___ Data for the task

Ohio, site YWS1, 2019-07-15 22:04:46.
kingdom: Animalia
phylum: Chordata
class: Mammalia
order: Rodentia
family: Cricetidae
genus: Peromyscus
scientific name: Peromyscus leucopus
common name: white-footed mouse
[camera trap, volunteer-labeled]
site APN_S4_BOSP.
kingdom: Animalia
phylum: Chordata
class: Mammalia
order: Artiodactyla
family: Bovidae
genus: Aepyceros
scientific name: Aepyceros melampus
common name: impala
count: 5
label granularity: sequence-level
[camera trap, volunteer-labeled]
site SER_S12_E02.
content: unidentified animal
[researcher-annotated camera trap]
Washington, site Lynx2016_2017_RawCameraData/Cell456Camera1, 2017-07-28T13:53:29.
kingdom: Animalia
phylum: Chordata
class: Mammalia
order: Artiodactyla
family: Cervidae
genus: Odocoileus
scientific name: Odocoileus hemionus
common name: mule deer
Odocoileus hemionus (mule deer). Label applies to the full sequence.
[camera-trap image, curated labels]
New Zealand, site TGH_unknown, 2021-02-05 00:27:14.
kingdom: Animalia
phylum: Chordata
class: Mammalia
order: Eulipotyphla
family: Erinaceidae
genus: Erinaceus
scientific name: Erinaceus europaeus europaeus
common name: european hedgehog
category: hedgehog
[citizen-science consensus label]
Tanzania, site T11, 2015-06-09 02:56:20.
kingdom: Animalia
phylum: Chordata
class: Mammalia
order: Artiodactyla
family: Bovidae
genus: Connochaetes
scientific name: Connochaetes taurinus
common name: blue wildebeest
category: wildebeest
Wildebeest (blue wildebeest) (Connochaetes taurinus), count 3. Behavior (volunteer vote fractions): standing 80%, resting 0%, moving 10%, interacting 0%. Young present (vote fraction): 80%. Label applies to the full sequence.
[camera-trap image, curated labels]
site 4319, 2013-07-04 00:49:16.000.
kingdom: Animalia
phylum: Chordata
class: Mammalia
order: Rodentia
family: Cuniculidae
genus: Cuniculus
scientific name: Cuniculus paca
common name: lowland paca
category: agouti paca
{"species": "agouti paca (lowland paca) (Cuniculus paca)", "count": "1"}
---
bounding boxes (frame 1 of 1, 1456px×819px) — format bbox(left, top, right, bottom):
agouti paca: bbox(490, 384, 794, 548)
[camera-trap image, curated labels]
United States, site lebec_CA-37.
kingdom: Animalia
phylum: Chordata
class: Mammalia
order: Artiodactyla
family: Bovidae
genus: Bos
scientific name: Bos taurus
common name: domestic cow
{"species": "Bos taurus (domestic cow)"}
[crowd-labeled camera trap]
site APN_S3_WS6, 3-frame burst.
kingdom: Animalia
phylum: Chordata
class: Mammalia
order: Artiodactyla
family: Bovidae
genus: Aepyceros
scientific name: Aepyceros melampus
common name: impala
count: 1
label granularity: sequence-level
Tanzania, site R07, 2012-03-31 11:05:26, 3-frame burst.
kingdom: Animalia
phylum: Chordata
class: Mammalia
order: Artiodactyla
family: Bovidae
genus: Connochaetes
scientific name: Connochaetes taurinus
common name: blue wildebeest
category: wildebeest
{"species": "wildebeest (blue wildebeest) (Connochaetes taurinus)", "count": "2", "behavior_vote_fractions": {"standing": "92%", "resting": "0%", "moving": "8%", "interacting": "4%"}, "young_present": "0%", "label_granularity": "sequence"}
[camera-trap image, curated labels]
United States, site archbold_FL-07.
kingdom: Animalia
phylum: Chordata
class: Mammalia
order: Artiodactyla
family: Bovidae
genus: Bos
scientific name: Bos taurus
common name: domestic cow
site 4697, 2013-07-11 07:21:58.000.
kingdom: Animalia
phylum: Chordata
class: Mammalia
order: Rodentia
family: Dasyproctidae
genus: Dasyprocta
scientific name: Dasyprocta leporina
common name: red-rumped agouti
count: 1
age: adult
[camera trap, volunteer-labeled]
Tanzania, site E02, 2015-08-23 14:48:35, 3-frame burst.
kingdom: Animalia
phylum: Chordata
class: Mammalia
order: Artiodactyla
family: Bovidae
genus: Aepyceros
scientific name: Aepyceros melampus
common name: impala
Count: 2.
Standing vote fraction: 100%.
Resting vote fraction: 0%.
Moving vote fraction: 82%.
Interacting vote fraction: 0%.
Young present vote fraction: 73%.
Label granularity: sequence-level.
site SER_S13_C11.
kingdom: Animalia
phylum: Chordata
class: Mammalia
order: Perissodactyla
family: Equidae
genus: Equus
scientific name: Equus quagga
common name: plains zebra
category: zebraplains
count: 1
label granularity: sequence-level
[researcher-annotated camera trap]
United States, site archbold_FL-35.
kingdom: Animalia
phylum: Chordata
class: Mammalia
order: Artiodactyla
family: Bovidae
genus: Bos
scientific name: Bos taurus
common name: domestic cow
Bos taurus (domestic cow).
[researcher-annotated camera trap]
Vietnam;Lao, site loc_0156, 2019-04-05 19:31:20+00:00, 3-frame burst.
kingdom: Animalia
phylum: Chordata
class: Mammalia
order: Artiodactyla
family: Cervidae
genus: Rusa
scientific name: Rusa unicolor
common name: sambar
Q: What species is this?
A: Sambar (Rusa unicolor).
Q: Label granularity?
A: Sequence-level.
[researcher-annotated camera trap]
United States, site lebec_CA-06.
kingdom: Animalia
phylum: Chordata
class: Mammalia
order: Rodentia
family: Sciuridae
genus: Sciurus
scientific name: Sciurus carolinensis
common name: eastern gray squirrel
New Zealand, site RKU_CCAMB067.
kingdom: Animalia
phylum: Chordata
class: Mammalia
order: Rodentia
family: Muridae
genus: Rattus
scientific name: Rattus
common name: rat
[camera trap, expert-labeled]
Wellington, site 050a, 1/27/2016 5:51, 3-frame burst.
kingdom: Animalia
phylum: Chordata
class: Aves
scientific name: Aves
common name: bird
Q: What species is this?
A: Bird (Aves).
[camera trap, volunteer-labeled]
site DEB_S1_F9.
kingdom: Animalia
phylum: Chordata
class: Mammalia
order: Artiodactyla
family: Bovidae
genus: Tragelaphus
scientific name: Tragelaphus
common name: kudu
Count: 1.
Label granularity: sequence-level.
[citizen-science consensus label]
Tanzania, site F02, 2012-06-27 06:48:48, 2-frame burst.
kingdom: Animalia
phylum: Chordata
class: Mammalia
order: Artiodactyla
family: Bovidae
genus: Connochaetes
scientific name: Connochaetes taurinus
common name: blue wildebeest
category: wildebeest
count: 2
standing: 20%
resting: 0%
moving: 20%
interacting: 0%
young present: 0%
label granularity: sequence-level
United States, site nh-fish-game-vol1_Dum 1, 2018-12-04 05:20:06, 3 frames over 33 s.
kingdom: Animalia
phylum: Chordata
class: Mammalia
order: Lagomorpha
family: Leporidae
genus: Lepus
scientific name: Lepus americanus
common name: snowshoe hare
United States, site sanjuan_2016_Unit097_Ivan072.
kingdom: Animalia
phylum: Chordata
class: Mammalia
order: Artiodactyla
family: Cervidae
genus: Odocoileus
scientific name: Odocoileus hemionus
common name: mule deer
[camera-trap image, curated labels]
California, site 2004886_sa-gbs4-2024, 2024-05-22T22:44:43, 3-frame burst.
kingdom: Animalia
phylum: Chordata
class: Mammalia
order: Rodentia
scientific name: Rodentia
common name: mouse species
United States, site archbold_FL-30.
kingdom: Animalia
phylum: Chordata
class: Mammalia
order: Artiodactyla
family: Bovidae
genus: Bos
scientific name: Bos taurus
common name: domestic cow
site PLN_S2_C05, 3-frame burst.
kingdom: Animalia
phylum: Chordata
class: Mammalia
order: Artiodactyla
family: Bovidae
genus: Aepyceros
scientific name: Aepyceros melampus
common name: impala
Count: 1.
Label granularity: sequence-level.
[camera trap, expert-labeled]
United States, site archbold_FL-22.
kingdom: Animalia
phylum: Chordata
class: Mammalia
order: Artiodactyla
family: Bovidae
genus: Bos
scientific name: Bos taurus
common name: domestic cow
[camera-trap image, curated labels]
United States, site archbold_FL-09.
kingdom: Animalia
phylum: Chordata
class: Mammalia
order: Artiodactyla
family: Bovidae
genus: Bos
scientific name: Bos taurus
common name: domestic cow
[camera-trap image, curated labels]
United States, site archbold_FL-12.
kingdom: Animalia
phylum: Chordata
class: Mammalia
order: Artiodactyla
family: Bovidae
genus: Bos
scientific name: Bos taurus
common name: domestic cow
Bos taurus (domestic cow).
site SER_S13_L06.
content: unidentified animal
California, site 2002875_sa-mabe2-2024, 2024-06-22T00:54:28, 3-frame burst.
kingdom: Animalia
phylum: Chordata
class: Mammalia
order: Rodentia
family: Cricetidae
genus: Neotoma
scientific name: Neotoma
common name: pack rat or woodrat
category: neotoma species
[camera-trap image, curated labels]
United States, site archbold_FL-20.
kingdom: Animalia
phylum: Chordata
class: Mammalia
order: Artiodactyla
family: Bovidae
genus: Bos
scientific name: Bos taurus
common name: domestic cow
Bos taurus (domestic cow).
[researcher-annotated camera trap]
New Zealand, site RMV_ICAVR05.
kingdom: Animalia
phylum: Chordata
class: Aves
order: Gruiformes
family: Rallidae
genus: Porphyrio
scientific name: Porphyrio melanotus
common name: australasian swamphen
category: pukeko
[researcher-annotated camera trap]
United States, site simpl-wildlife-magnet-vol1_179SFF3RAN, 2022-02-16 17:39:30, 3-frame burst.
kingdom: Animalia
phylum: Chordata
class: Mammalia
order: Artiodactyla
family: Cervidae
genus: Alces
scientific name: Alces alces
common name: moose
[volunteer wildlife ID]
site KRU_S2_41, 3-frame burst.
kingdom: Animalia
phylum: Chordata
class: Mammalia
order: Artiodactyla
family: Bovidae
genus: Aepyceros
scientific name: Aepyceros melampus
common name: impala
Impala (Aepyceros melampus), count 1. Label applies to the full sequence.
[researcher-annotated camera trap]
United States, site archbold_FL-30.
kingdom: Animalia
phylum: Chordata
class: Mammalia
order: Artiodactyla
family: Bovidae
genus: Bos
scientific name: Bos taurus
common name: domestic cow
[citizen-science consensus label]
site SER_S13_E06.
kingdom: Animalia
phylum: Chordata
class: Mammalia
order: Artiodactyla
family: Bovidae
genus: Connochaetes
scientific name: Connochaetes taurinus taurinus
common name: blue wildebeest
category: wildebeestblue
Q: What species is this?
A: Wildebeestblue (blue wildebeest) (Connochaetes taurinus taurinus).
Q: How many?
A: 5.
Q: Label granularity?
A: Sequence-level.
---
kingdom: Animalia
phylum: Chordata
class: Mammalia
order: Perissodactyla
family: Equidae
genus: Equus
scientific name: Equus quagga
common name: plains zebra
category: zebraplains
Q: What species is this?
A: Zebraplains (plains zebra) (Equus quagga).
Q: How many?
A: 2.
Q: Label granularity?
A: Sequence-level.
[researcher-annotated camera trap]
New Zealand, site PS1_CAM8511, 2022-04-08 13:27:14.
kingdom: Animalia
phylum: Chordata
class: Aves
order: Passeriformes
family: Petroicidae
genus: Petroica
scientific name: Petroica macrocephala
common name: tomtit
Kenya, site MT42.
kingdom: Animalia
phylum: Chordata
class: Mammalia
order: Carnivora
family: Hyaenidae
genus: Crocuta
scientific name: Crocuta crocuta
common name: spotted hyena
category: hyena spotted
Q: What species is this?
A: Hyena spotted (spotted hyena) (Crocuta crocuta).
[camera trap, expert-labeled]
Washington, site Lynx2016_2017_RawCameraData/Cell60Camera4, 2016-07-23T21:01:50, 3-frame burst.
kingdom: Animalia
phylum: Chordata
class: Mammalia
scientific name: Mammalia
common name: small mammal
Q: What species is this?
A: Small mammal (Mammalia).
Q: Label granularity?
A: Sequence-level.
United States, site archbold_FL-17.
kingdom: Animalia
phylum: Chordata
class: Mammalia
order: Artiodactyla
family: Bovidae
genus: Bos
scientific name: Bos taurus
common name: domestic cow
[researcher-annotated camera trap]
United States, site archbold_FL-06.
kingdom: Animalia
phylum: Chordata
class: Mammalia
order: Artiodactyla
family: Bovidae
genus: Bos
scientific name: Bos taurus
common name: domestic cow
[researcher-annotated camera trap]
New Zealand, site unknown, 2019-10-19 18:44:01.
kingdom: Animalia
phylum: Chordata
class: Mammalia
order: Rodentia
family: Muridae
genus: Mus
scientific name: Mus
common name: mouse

______

Filter the entries and copy each line with "Zealand".

New Zealand, site TGH_unknown, 2021-02-05 00:27:14.
New Zealand, site RKU_CCAMB067.
New Zealand, site RMV_ICAVR05.
New Zealand, site PS1_CAM8511, 2022-04-08 13:27:14.
New Zealand, site unknown, 2019-10-19 18:44:01.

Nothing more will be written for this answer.